Through bioinformatics analysis and functional verification, Han et al. recently found that SNPs rs1997243 was the only pathogenic mutation in the 7p22 region of the genome, which located in the non-coding region of the genome and specifically increased the expression of GPR146. Further study revealed that GPR146 encodes a G-protein-coupled receptor (GPCR), which is located in the plasma membrane of liver cells and activates the camp-PKA-CREb signaling pathway in response to serum stimulation, thereby regulating the balance of liver lipid metabolism and blood cholesterol level. This is the first GPCR that directly regulates blood cholesterol level. GPCR has good drug-forming properties, and more than 1/3 of all the drugs on the market are targeted by GPCR. This study provides a new important target for the development of cholesterol-lowering drugs (Han et al., 2020).
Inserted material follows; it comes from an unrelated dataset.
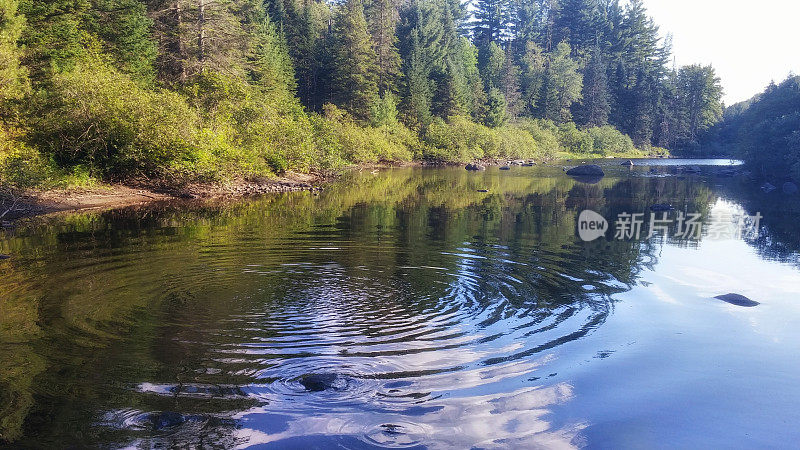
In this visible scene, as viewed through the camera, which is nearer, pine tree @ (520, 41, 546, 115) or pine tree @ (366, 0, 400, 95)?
pine tree @ (366, 0, 400, 95)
Ubiquitin Specific Peptidase 20

Lu et al. first found that the protein content of the rate-limiting enzyme HMGCR in the cholesterol synthesis pathway significantly increased after eating. Using a cleverly designed in vitro biochemical reaction, they cloned and expressed over 70 deubiquitination enzymes one by one, and screened USP20 as hMGCr-specific deubiquitination enzyme. In the feeding state, the deubiquitination enzyme ubiquitin specific peptidase 20 (USP20) stabilized HMG-CoA reductase (HMGCR), a rate-limiting enzyme in the cholesterol biosynthesis pathway. Postprandial increases in insulin and glucose concentrations synergistically activated mTORC1 and phosphorylate USP20 at S132 and S134. USP20 was recruited to the HMGCR complex and antagonized its degradation, up-regulating cholesterol synthesis and converting absorbed glucose and other nutrients into cholesterol. Subsequently, it was also found that long-term high-sugar and high-fat diet induced increased phosphorylation of USP20, stabilized HMGCR protein and increased cholesterol, which caused metabolic diseases. In order to explore whether USP20 can be used as a therapeutic target for metabolic diseases such as obesity, investigators gave USP20 inhibitor to obese mice. They found that USP20 inhibitor can significantly reduce body weight, reduce blood cholesterol and triglyceride levels, and improve insulin sensitivity. Inhibition of USP20 can promote HMGCR degradation and decrease lipid synthesis. It also caused succinic acid to increase and increased heat production. The improvement of these metabolic indicators is conducive to the treatment of metabolic diseases such as hypercholesterolemia, obesity and diabetes (Lu et al., 2020).

Conclusion

In summary, research on therapeutic targets for refractory hypercholesterolemia is being carried out in depth. At the same time, for the treatment of refractory hypercholesterolemia, gene therapy technology is still developing, and is expected to achieve new breakthroughs. In view of these innovative techniques/approaches, more research efforts are currently focused on developing precise, effective and safe gene delivery and editing strategies for genetic therapy of RH. However, potential risks of novel drugs should always be carefully considered, especially at the aspect of human genome editing. Therefore, further studies are needed to induce effective RH-related gene transgenic expression safely, balance the risks and benefits of clinical use, and ultimately achieve sustained reduction and regression of atherosclerosis in humans. Another consideration is the higher cost potential lifelong benefits caused by gene therapy. Therefore, the cost-effectiveness of gene therapy need to be carefully considered. Gene therapy has always been a research hotspot in the field of RH, and it is committed to developing effective and safe treatment methods that can be successfully transformed into clinical application. In addition, new targets such as REV-ERB, GPCR and USP20 are expected to be used in the clinic in the near future. Although the initial results are promising, more, larger and longer clinical trials are needed to determine the exact role of these approaches in the treatment of refractory hypercholesterolemia.